Some weeks ago, I released a linked data representation of the Jamendo dataset, a large collection of Creative Commons licensed songs, according to the Music Ontology.

I had some experience with publishing such datasets, through the dump of the Magnatune collection, which I have done through D2R Server, and this D2RQ mapping. The Magnatune dump, through the publishingLocation property, is linked to the dbpedia dataset. Well, it was in fact really easy: the geographical location in the Magnatune database is just a string: France, USA, etc. And the dbpedia URIs I am linking to are just a plain concatenation of such strings and http://dbpedia.org/resource/. All of that (pointing towards custom URI patterns) can be done quite easily through D2R.

However, it was a bit more difficult for the Jamendo dataset...

To be done ::
- A) Answer these questions using the post on the Jamendo dataset:
(i) Under what kind of license are the songs in the Jamendo collection released?
(ii) Through which property is the Magnatune dump linked to the dbpedia dataset?
(iii) What string is concatenated with the location strings to form the dbpedia URIs?
- B) Reproduce the passage of the Jamendo post that runs from "Some weeks ago, I" up to and including "the Music Ontology.".

Information provided ::
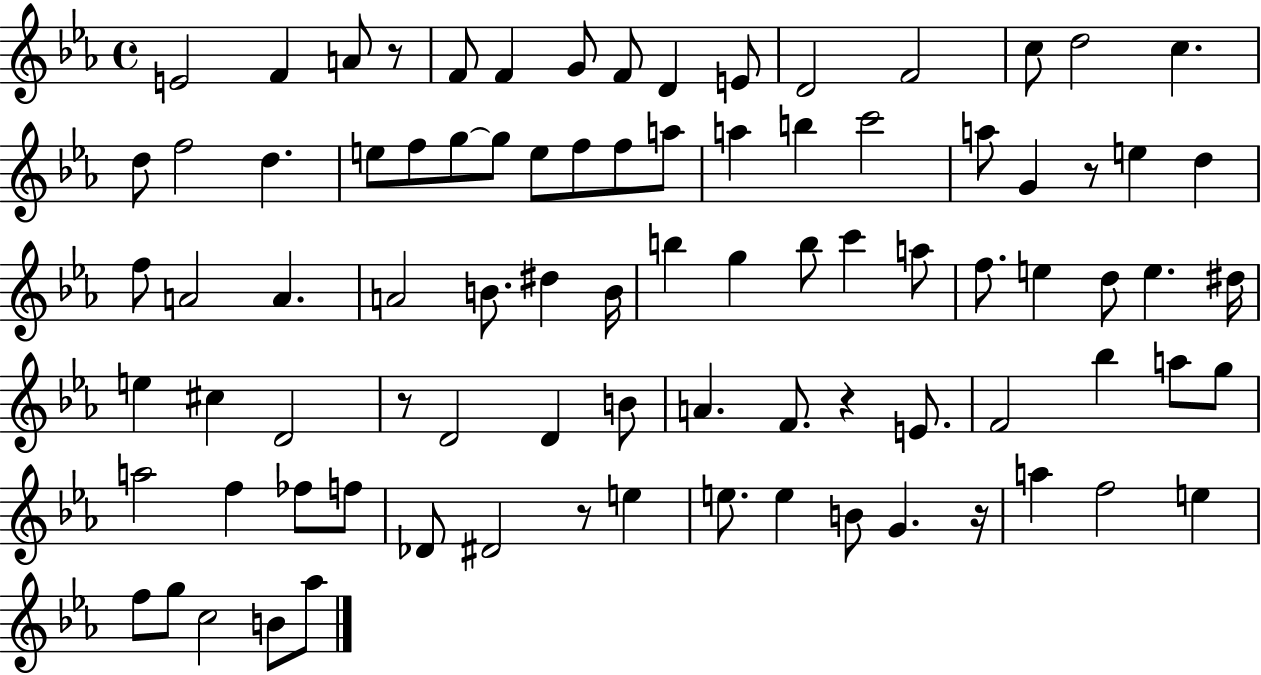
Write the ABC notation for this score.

Complete answers ::
- A)
(i) Creative Commons.
(ii) The publishingLocation property.
(iii) http://dbpedia.org/resource/

- B)
Some weeks ago, I released a linked data representation of the Jamendo dataset, a large collection of Creative Commons licensed songs, according to the Music Ontology.